Goal:
Rewrite every line of the material below, swapping each occurrence of "camera" for "lens" and leaving everything else untouched.

== Records supplied ==

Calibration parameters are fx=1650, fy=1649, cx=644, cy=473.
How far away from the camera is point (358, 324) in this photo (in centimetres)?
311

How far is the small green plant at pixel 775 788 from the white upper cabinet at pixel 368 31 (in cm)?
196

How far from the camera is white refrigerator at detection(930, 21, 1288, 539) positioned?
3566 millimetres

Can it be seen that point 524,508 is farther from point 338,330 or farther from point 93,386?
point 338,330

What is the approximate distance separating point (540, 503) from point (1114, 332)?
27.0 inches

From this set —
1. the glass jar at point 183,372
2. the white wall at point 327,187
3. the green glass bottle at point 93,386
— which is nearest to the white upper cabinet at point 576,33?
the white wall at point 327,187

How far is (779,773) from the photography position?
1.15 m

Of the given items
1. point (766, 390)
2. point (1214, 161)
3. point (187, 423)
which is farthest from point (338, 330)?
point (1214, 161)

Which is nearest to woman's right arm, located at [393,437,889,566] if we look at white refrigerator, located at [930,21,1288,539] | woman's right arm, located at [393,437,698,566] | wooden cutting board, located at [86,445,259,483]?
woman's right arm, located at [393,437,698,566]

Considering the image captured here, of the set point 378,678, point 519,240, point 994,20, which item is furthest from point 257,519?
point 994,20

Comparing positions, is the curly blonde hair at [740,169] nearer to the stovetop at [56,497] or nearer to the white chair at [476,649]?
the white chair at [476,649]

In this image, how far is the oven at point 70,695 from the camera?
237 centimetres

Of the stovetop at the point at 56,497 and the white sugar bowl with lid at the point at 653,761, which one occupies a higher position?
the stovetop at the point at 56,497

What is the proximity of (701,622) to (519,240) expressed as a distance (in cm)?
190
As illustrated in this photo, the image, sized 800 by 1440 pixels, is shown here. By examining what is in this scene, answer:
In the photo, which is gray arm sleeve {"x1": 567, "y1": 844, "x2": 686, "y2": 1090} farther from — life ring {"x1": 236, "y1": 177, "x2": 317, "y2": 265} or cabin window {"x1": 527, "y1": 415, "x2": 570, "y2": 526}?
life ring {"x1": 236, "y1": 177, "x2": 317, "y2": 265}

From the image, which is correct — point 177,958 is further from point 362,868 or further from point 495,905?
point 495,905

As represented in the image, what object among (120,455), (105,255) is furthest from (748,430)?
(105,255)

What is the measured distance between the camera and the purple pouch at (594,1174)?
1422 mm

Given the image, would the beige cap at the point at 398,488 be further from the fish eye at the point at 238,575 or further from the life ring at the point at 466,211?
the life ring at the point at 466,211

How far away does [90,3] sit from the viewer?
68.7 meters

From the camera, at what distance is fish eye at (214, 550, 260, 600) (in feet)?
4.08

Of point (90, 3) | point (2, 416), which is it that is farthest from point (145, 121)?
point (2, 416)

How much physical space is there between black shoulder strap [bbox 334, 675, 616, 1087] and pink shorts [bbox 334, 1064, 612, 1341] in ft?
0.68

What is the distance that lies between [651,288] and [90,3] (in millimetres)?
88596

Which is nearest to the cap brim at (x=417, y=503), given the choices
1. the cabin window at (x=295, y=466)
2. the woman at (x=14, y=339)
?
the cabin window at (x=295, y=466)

===

Answer for the task:
Calibration parameters are fx=1650, fy=1649, cx=644, cy=473.
How far away from the lens is point (358, 324) in this photo (in centimetres)?
311

How far is the small green plant at pixel 775 788 from the white upper cabinet at pixel 368 31 (in cm)?
196

How far from the lens is white refrigerator at detection(930, 21, 1288, 539) positioned?
3566 millimetres

Can it be seen that point 524,508 is farther from point 338,330 or farther from point 93,386?
point 338,330

What is the approximate distance separating point (540, 503) from point (1114, 332)?
27.0 inches

From this set —
1. the glass jar at point 183,372
2. the white wall at point 327,187
3. the green glass bottle at point 93,386
— which is nearest to the white upper cabinet at point 576,33?
the white wall at point 327,187

How far is (779,773) from the photography position?
1.15 m

Of the given items
1. point (766, 390)
2. point (1214, 161)
3. point (187, 423)
which is farthest from point (338, 330)?
point (1214, 161)

Which is nearest to woman's right arm, located at [393,437,889,566] if we look at white refrigerator, located at [930,21,1288,539] | woman's right arm, located at [393,437,698,566] | wooden cutting board, located at [86,445,259,483]?
woman's right arm, located at [393,437,698,566]

Considering the image captured here, of the set point 378,678, point 519,240, point 994,20, which item is furthest from point 257,519?
point 994,20

Comparing positions, is the curly blonde hair at [740,169] nearer to the stovetop at [56,497] or nearer to the white chair at [476,649]?
the white chair at [476,649]

In this image, how far is the oven at point 70,695 from the lens?
237 centimetres

Of the stovetop at the point at 56,497 and the white sugar bowl with lid at the point at 653,761, which one occupies a higher position?
the stovetop at the point at 56,497

What is the proximity of (701,622) to (519,240) expressed as a distance (in cm)?
190
As illustrated in this photo, the image, sized 800 by 1440 pixels, is shown here. By examining what is in this scene, answer:
In the photo, which is gray arm sleeve {"x1": 567, "y1": 844, "x2": 686, "y2": 1090} farther from — life ring {"x1": 236, "y1": 177, "x2": 317, "y2": 265} or cabin window {"x1": 527, "y1": 415, "x2": 570, "y2": 526}?
life ring {"x1": 236, "y1": 177, "x2": 317, "y2": 265}

From the image, which is correct — point 177,958 is further from point 362,868 or further from point 495,905?
point 495,905

As represented in the image, what object among (120,455), (105,255) is furthest from (748,430)?
(105,255)

What is the measured distance between the lens and the purple pouch at (594,1174)?
1422 mm

Given the image, would the beige cap at the point at 398,488 be further from the fish eye at the point at 238,575 or further from the life ring at the point at 466,211?
the life ring at the point at 466,211

How far away does [90,3] sit from the viewer?
68.7 meters

From the lens, at what distance is fish eye at (214, 550, 260, 600) (in feet)?
4.08

Of point (90, 3) | point (2, 416), which is it that is farthest from point (145, 121)?
point (2, 416)

How much physical space is there between black shoulder strap [bbox 334, 675, 616, 1087] and pink shorts [bbox 334, 1064, 612, 1341] in ft?
0.68

What is the distance that lies between [651,288] and [90,3] (in millimetres)?
88596

Which is nearest to the cap brim at (x=417, y=503), given the choices
1. the cabin window at (x=295, y=466)
2. the woman at (x=14, y=339)
?
the cabin window at (x=295, y=466)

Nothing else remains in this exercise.